The hypothesis that PLCH lesions result from an uncontrolled immune response implies that one or more antigens induces this response. To date, no candidate antigens have been identified. A viral cause was hypothesised initially when intramitochondrial inclusions were found in some granuloma LCs, and a role for the human herpesvirus 6 was suggested but not confirmed 135, 142144. Testing for the genomes of a broad array of viruses within LCH lesions has yielded negative results 135, 144.
Smoking and PLCH
The close association between smoking and PLCH strongly suggests a role for tobacco smoke in the pathogenesis of this disease. The role of smoking in triggering PLCH was highlighted recently by the finding that most children with systemic LCH who developed PLCH in adolescence or adulthood started to smoke before this event 145. In addition, in an animal model, one group reported accumulation of LC clusters in mouse lungs exposed to tobacco smoke, but this study has not been reproduced 146.

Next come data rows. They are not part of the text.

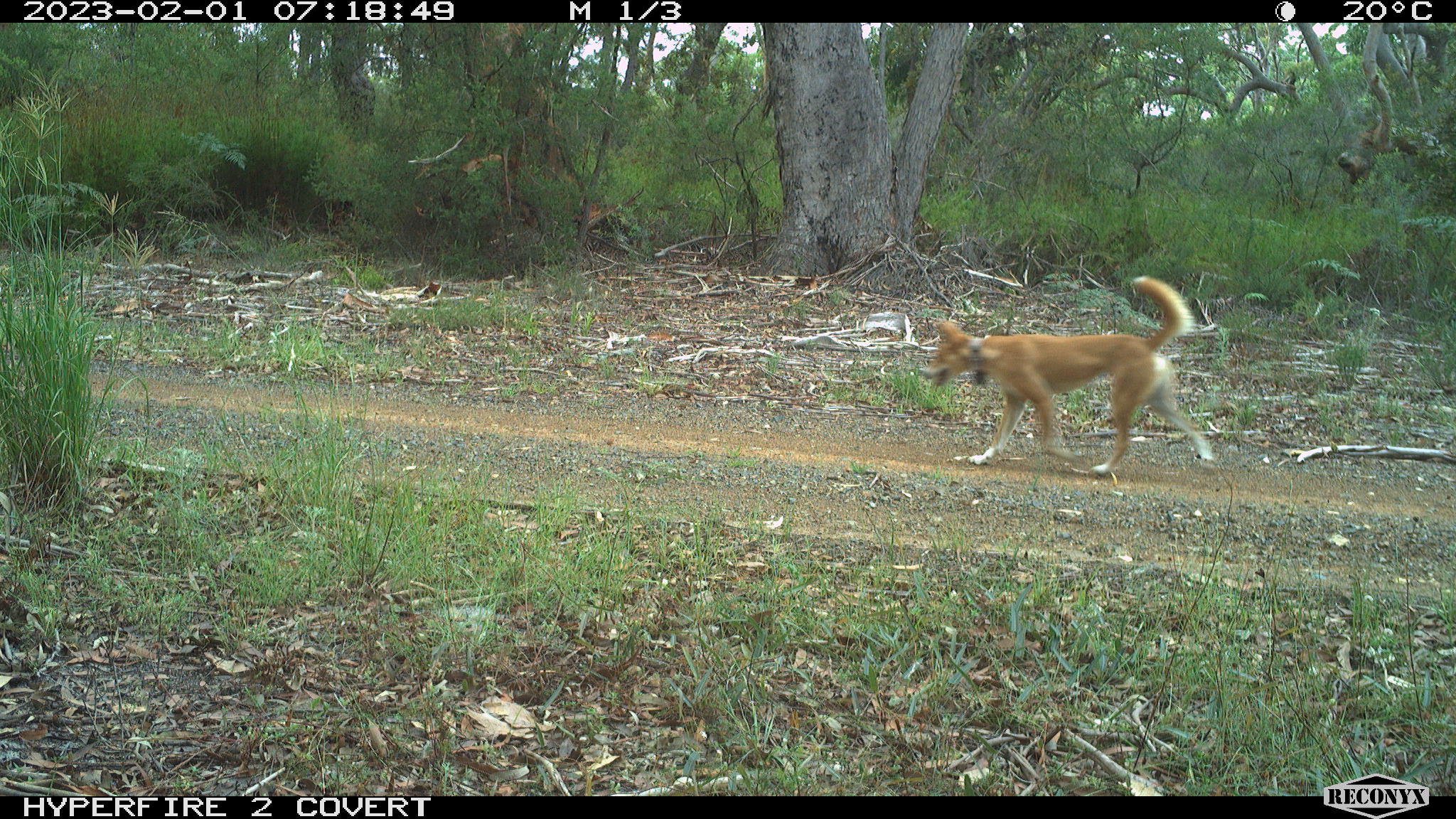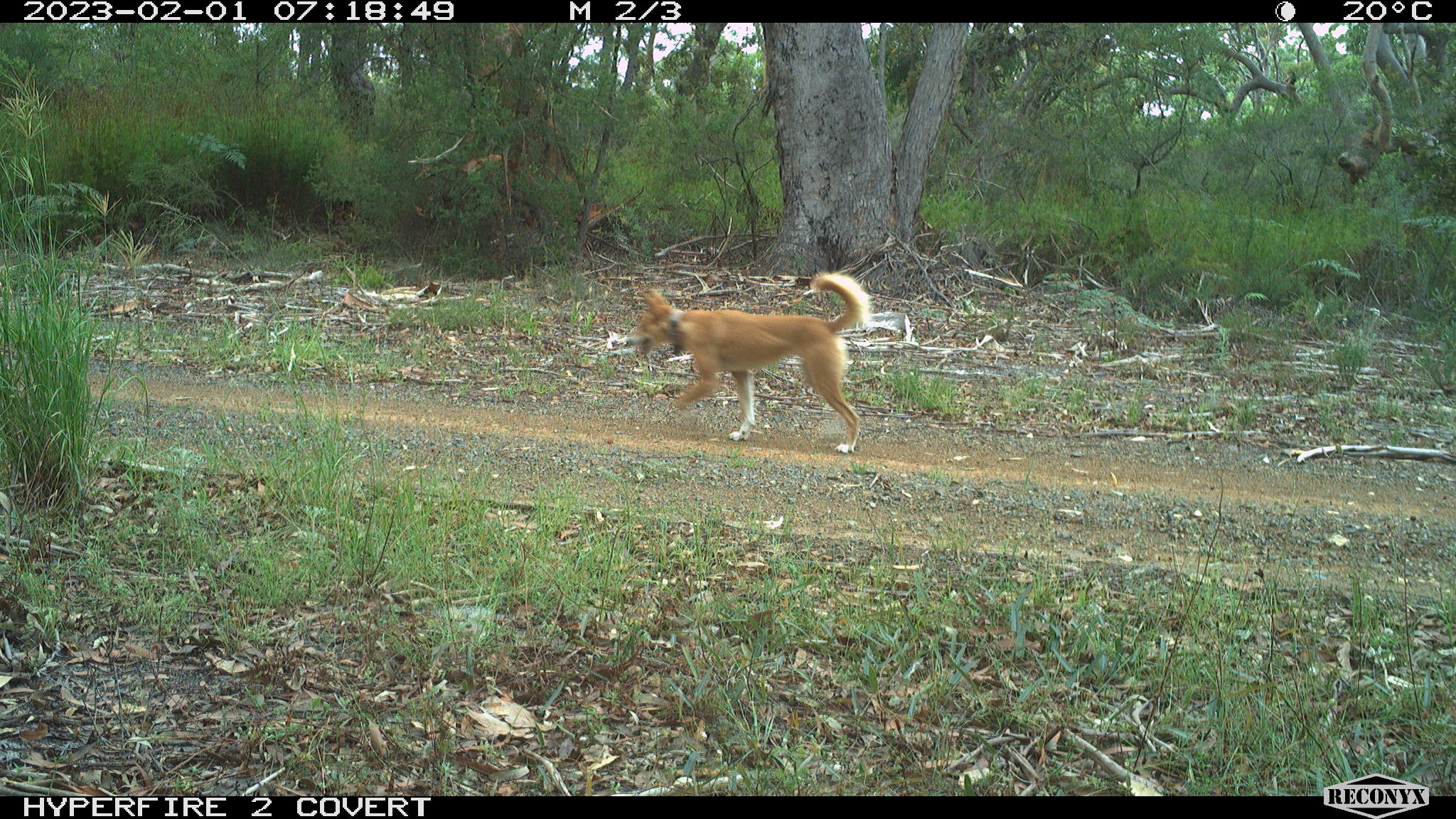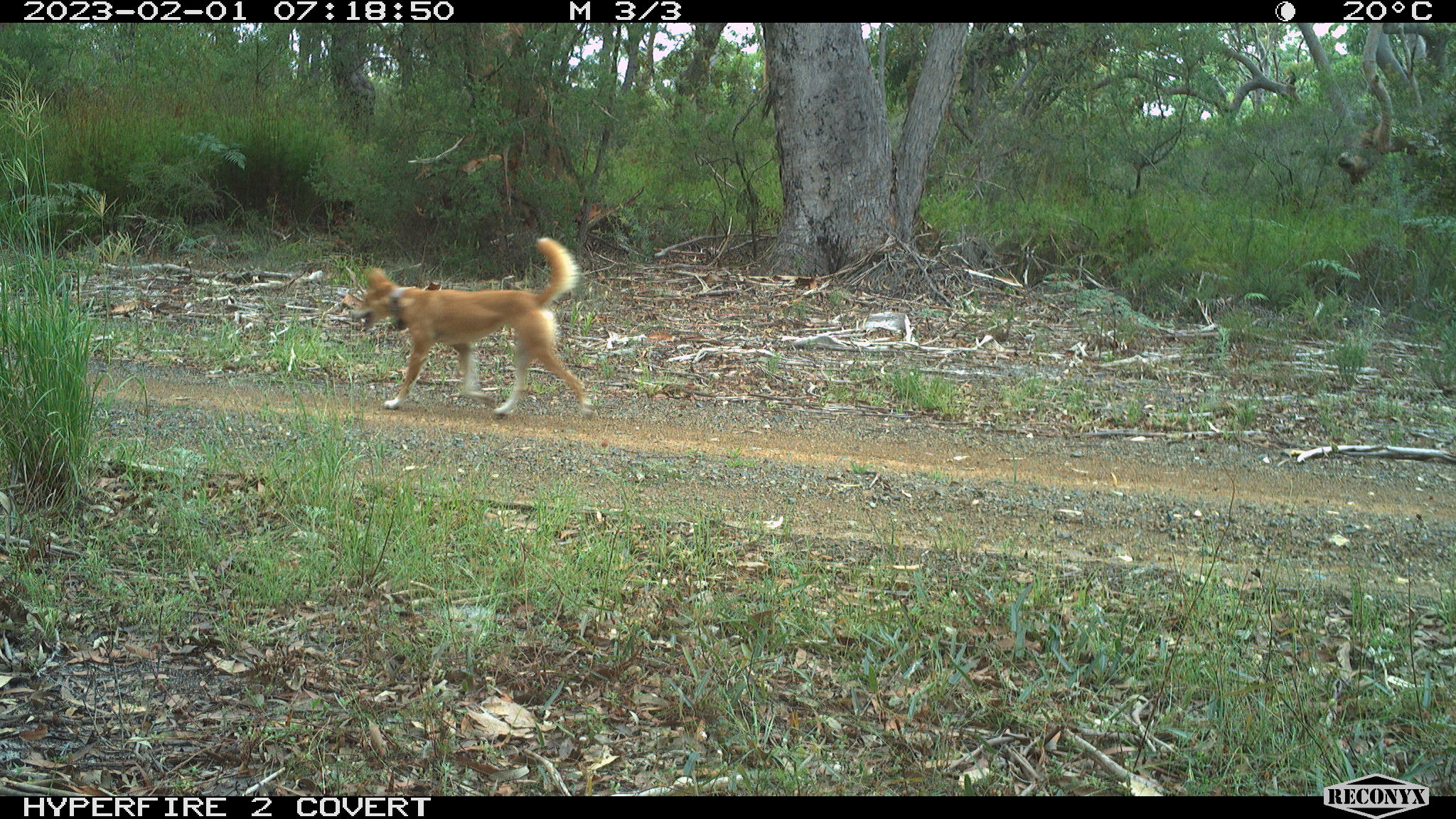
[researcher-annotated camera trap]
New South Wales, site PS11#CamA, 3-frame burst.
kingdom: Animalia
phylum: Chordata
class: Mammalia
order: Carnivora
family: Canidae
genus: Canis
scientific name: Canis familiaris dingo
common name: dingo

The details regarding how tobacco smoke triggers the formation of PLCH lesions remain imprecise. An immune response to a component of tobacco smoke has been suggested, but, surprisingly, proliferation of blood lymphocytes from patients with PLCH in response to tobacco glycoprotein was found to be decreased compared with controls 147. More recently, the effects of nicotine on DC function were evaluated and both stimulatory and inhibitory effects were reported 148, 149. A direct effect of tobacco smoke, however, fails to explain the occurrence of PLCH in young children and, occasionally, in adult nonsmokers. Another possibility is that the bronchiolar epithelial cells are the target of the immune response in PLCH. Thus, the development of hyperplastic or dysplastic bronchiolar lesions may be involved in both the accumulation and activation of LCs in bronchioles, and, in addition, epithelial cells may express neoantigens, making them the target of an immune response. This hypothesis, which remains to be proved, would explain the bronchiole-centred distribution of the lesions, as well as the early destruction of the bronchiolar epithelium. Smoking, a common cause of bronchiolar epithelium alterations, may be a predisposing factor, but patients with bronchiolar abnormalities related to other factors (e.g. radiation therapy) may also be at risk of PLCH.
However, the low incidence of PLCH compared with the high prevalence of smoking in the population at large strongly supports the existence of host-related factors that predispose to the development of this disease. Reports of recurrent disease in lungs transplanted into patients with PLCH are further evidence in favour of patient-related factors, the nature of which remain to be determined 7377.